Na década de 1980, quem quisesse ver um bom filme em casa ia até a videolocadora. Sim, era chato ter que fazer uma parada antes de chegar em casa quando a gente estava cansada e às vezes sair de mãos vazias, porque não havia nada de interessante nas prateleiras. Mas também era muito bom descobrir que aquele velho melodrama inglês com James Mason no auge da juventude que a gente viu quando era criança estava disponível em vídeo, e que a prateleira de filmes brasileiros estava cheia de produções que a gente nem sabia que existia – e que ninguém alugava.
Com a popularização da internet, chegaram os “navios piratas” com porões cheios de filmes para baixar, e depois as plataformas de streaming. Enquanto as videolocadoras entravam em processo de extinção, disseminava-se a ideia de que “tem tudo na internet”. Mas não tem. As plataformas de streaming, fáceis de usar e relativamente baratas, praticamente só se interessam por filmes novos ou grandes sucessos, ou seja, de interesse comercial. Quanto aos navios piratas, não são para todos, visto que exigem um mínimo de intimidade com tecnologia. E também não têm tudo, ao contrário do que se apregoa por aí. Acreditem, já testei alguns desses jovens que dizem conseguir baixar qualquer coisa da internet e descobri que não é bem assim. E só para não esquecer de mencionar o detalhe, são ilegais.

MATERIAL FORNECIDO:
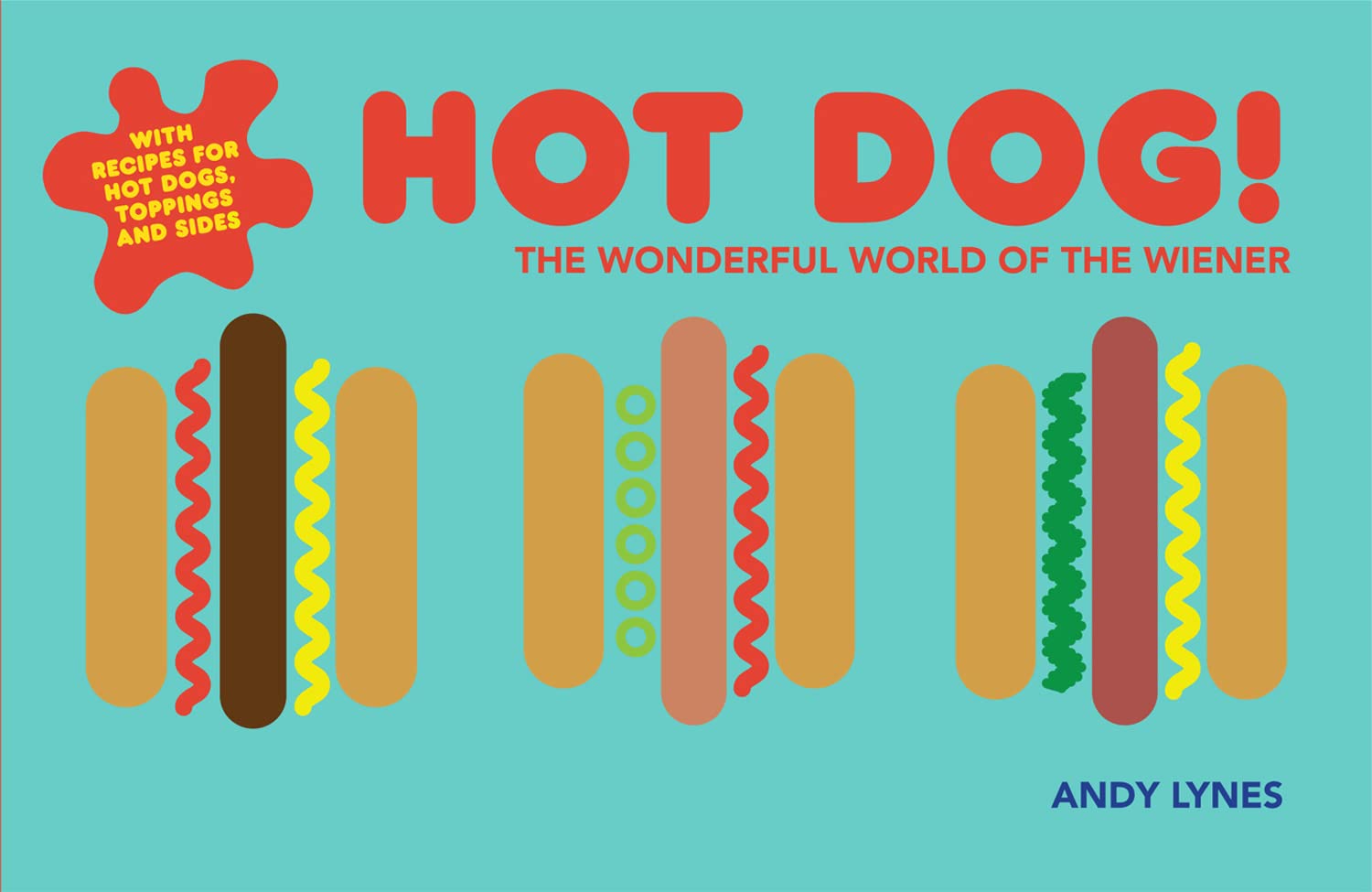 Hot Dog!: The wonderful world of the wiener Books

SUA TAREFA:
Indique por quais filmes as plataformas de streaming praticamente só se interessam, segundo o texto sobre videolocadoras e streaming.

RESPOSTA DA TAREFA:
Por filmes novos ou grandes sucessos, ou seja, de interesse comercial.